Era of massive data sets brings fascinating problems at the interfaces between information theory and
(statistical) learning theory.
There are various studied connections between information theory and statistics:
- Hypothesis testing, large deviations
- Fisher information, Kullback-Leibler divergence
- Metric entropy and Fano’s inequality
- etc...
In their classic paper, Kolmogorov and Tikhomirov(1959) make connections between statistical estimation, metric entropy and the notion of channel capacity. Let’s write and draw this in information theoretic jargon.

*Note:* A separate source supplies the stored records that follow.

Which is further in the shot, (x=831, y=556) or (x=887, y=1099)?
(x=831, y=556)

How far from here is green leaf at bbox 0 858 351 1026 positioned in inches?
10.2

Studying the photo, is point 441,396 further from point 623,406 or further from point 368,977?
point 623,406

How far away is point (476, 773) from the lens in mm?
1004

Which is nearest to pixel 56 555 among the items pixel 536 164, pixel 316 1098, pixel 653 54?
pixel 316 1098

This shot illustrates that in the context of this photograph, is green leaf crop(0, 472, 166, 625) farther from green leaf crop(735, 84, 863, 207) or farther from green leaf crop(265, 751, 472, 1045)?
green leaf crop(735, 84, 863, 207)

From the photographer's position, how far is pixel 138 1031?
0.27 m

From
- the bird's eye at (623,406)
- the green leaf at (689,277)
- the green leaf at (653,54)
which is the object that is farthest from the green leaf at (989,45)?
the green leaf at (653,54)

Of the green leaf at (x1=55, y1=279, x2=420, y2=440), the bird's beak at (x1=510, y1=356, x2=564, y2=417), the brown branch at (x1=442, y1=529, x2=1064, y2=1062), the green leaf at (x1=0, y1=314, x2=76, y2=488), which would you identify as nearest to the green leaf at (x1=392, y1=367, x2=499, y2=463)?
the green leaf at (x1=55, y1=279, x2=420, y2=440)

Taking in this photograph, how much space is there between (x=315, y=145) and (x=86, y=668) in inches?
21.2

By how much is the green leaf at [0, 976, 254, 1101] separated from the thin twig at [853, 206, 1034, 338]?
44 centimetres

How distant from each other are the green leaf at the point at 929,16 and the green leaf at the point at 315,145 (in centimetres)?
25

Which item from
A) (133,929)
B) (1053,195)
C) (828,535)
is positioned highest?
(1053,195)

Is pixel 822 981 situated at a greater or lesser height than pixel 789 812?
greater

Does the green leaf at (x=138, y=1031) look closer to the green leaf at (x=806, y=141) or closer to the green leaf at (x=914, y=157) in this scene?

Let;
Codebook: indexed parametric family of probability distributions \(\{Q_\theta | \theta \in
\Theta\}\)
Codeword: nature chooses some parameter \(\theta^\ast \in
\Theta\) (the so-called True Parameter value)
Channel: user observes \(n\) i.i.d. draws from the true distribution \(X_i \sim Q_\theta^\ast\)
Decoding: estimator \(X^n \mapsto \hat{\theta}\) such that \(\hat{\theta}\overset{\mathbb{P}}{\rightarrow}\theta^\ast\)
The setting could be defined in many variations:
codebooks/codewords: | graphs, vectors, matrices, functions, densities,etc. |
channels: | random graphs, regression models, elementwise probes of vectors/machines, random projections ,etc. |
closeness notion: | exact/partial graph recovery in Hamming, \(l^p\) distances, \(L^P\)(Q)-distances, sup-norm etc. |